Miles felt rather sheepish. “That's a highfalutin way of putting it, I'm afraid. But it does happen to be true, in however small a way. My work, the world I live in, is made up of people I never knew. Trying to visualize, trying to understand, a lot of men and women who were only heaps of dust before I was born. As for this Fay Seton ...”

“She is wonderfully attractive, isn't she?” Barbara indicated the photograph.

“Is she?” Miles said coolly. “It's not a bad piece of work, certainly. Coloured photographs are usually an abomination. Anyway,” fiercely he groped back to the subject, “this woman is no more real than Agnes Sorel or―or Pamela Hoyt. We don't know anything about her.” He paused, startled. “Come to think of it, we haven't even heard whether she's still alive.”

“No,” the girl agreed slowly. “No, we haven't even heard that.”

Barbara got up slowly, brushing her knuckles across the table as though throwing something away. She drew a deep breath.

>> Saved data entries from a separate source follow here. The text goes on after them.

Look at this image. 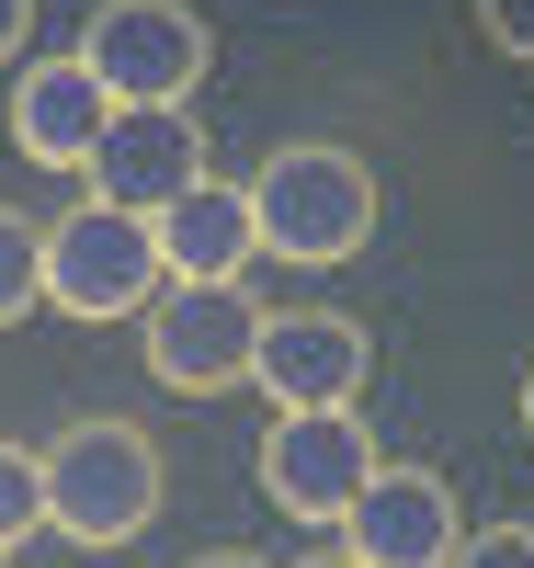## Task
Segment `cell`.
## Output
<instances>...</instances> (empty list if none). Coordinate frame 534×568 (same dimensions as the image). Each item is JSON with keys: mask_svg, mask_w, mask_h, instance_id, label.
<instances>
[{"mask_svg": "<svg viewBox=\"0 0 534 568\" xmlns=\"http://www.w3.org/2000/svg\"><path fill=\"white\" fill-rule=\"evenodd\" d=\"M251 227H262V251L273 262H296V273H330V262H353L375 240V171L353 149H330V136H296V149H273L251 182Z\"/></svg>", "mask_w": 534, "mask_h": 568, "instance_id": "obj_1", "label": "cell"}, {"mask_svg": "<svg viewBox=\"0 0 534 568\" xmlns=\"http://www.w3.org/2000/svg\"><path fill=\"white\" fill-rule=\"evenodd\" d=\"M34 466H46V535L69 546H137L160 524V444L137 420H69Z\"/></svg>", "mask_w": 534, "mask_h": 568, "instance_id": "obj_2", "label": "cell"}, {"mask_svg": "<svg viewBox=\"0 0 534 568\" xmlns=\"http://www.w3.org/2000/svg\"><path fill=\"white\" fill-rule=\"evenodd\" d=\"M69 58L103 80V103H193L216 34L182 12V0H91V23Z\"/></svg>", "mask_w": 534, "mask_h": 568, "instance_id": "obj_3", "label": "cell"}, {"mask_svg": "<svg viewBox=\"0 0 534 568\" xmlns=\"http://www.w3.org/2000/svg\"><path fill=\"white\" fill-rule=\"evenodd\" d=\"M160 227L149 216H125V205H69L58 227H46V307H69V318H137L160 296Z\"/></svg>", "mask_w": 534, "mask_h": 568, "instance_id": "obj_4", "label": "cell"}, {"mask_svg": "<svg viewBox=\"0 0 534 568\" xmlns=\"http://www.w3.org/2000/svg\"><path fill=\"white\" fill-rule=\"evenodd\" d=\"M137 329H149V375L160 387H182V398L251 387V342H262L251 284H160V296L137 307Z\"/></svg>", "mask_w": 534, "mask_h": 568, "instance_id": "obj_5", "label": "cell"}, {"mask_svg": "<svg viewBox=\"0 0 534 568\" xmlns=\"http://www.w3.org/2000/svg\"><path fill=\"white\" fill-rule=\"evenodd\" d=\"M375 466L386 455L364 433V409H273V433H262V500L296 511V524H342Z\"/></svg>", "mask_w": 534, "mask_h": 568, "instance_id": "obj_6", "label": "cell"}, {"mask_svg": "<svg viewBox=\"0 0 534 568\" xmlns=\"http://www.w3.org/2000/svg\"><path fill=\"white\" fill-rule=\"evenodd\" d=\"M364 375H375V342H364V318L342 307H262V342H251V387L273 409H353L364 398Z\"/></svg>", "mask_w": 534, "mask_h": 568, "instance_id": "obj_7", "label": "cell"}, {"mask_svg": "<svg viewBox=\"0 0 534 568\" xmlns=\"http://www.w3.org/2000/svg\"><path fill=\"white\" fill-rule=\"evenodd\" d=\"M91 205H125V216H160L171 194H193L205 182V125H193V103H114L103 149H91Z\"/></svg>", "mask_w": 534, "mask_h": 568, "instance_id": "obj_8", "label": "cell"}, {"mask_svg": "<svg viewBox=\"0 0 534 568\" xmlns=\"http://www.w3.org/2000/svg\"><path fill=\"white\" fill-rule=\"evenodd\" d=\"M455 535H466V511H455V489L432 478V466H375L364 500L342 511V546L364 568H444Z\"/></svg>", "mask_w": 534, "mask_h": 568, "instance_id": "obj_9", "label": "cell"}, {"mask_svg": "<svg viewBox=\"0 0 534 568\" xmlns=\"http://www.w3.org/2000/svg\"><path fill=\"white\" fill-rule=\"evenodd\" d=\"M103 125H114V103H103V80H91L80 58H23V80H12V149L34 171H91Z\"/></svg>", "mask_w": 534, "mask_h": 568, "instance_id": "obj_10", "label": "cell"}, {"mask_svg": "<svg viewBox=\"0 0 534 568\" xmlns=\"http://www.w3.org/2000/svg\"><path fill=\"white\" fill-rule=\"evenodd\" d=\"M160 273L171 284H239V273H251L262 262V227H251V194H239V182H193V194H171L160 216Z\"/></svg>", "mask_w": 534, "mask_h": 568, "instance_id": "obj_11", "label": "cell"}, {"mask_svg": "<svg viewBox=\"0 0 534 568\" xmlns=\"http://www.w3.org/2000/svg\"><path fill=\"white\" fill-rule=\"evenodd\" d=\"M23 307H46V227L0 205V329H12Z\"/></svg>", "mask_w": 534, "mask_h": 568, "instance_id": "obj_12", "label": "cell"}, {"mask_svg": "<svg viewBox=\"0 0 534 568\" xmlns=\"http://www.w3.org/2000/svg\"><path fill=\"white\" fill-rule=\"evenodd\" d=\"M23 535H46V466L0 444V557H23Z\"/></svg>", "mask_w": 534, "mask_h": 568, "instance_id": "obj_13", "label": "cell"}, {"mask_svg": "<svg viewBox=\"0 0 534 568\" xmlns=\"http://www.w3.org/2000/svg\"><path fill=\"white\" fill-rule=\"evenodd\" d=\"M444 568H534V524H477V535H455Z\"/></svg>", "mask_w": 534, "mask_h": 568, "instance_id": "obj_14", "label": "cell"}, {"mask_svg": "<svg viewBox=\"0 0 534 568\" xmlns=\"http://www.w3.org/2000/svg\"><path fill=\"white\" fill-rule=\"evenodd\" d=\"M477 23H490L501 58H534V0H477Z\"/></svg>", "mask_w": 534, "mask_h": 568, "instance_id": "obj_15", "label": "cell"}, {"mask_svg": "<svg viewBox=\"0 0 534 568\" xmlns=\"http://www.w3.org/2000/svg\"><path fill=\"white\" fill-rule=\"evenodd\" d=\"M23 45H34V0H0V69H12Z\"/></svg>", "mask_w": 534, "mask_h": 568, "instance_id": "obj_16", "label": "cell"}, {"mask_svg": "<svg viewBox=\"0 0 534 568\" xmlns=\"http://www.w3.org/2000/svg\"><path fill=\"white\" fill-rule=\"evenodd\" d=\"M296 568H364V557H353V546H319V557H296Z\"/></svg>", "mask_w": 534, "mask_h": 568, "instance_id": "obj_17", "label": "cell"}, {"mask_svg": "<svg viewBox=\"0 0 534 568\" xmlns=\"http://www.w3.org/2000/svg\"><path fill=\"white\" fill-rule=\"evenodd\" d=\"M193 568H262V557H239V546H216V557H193Z\"/></svg>", "mask_w": 534, "mask_h": 568, "instance_id": "obj_18", "label": "cell"}, {"mask_svg": "<svg viewBox=\"0 0 534 568\" xmlns=\"http://www.w3.org/2000/svg\"><path fill=\"white\" fill-rule=\"evenodd\" d=\"M523 433H534V364H523Z\"/></svg>", "mask_w": 534, "mask_h": 568, "instance_id": "obj_19", "label": "cell"}, {"mask_svg": "<svg viewBox=\"0 0 534 568\" xmlns=\"http://www.w3.org/2000/svg\"><path fill=\"white\" fill-rule=\"evenodd\" d=\"M0 568H23V557H0Z\"/></svg>", "mask_w": 534, "mask_h": 568, "instance_id": "obj_20", "label": "cell"}]
</instances>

“I can only ask you again,” she said, “please to forget everything I've just said. It was only a silly idea of mine; it couldn't possibly come to anything. What a queer evening this has been! Professor Rigaud does rather cast a spell, doesn't he? And, as far as that's concerned” – she spoke suddenly, twitching her head round – ”isn't Professor Rigaud being a long time in finding a waiter?”

“Professor Rigaud!” called Miles. He lifted up his voice powerfully, “Professor Rigaud!”

Again, as when the absent one had himself called for a waiter, only the rain gurgled and splashed in the darkness. There was no reply.

Chapter V

Miles rose to his feet and went over to the double-doors.

He threw them open, and looked in an outer room sombre and deserted. Bottles and glasses had been removed from the improvised bar; only one electric light was burning.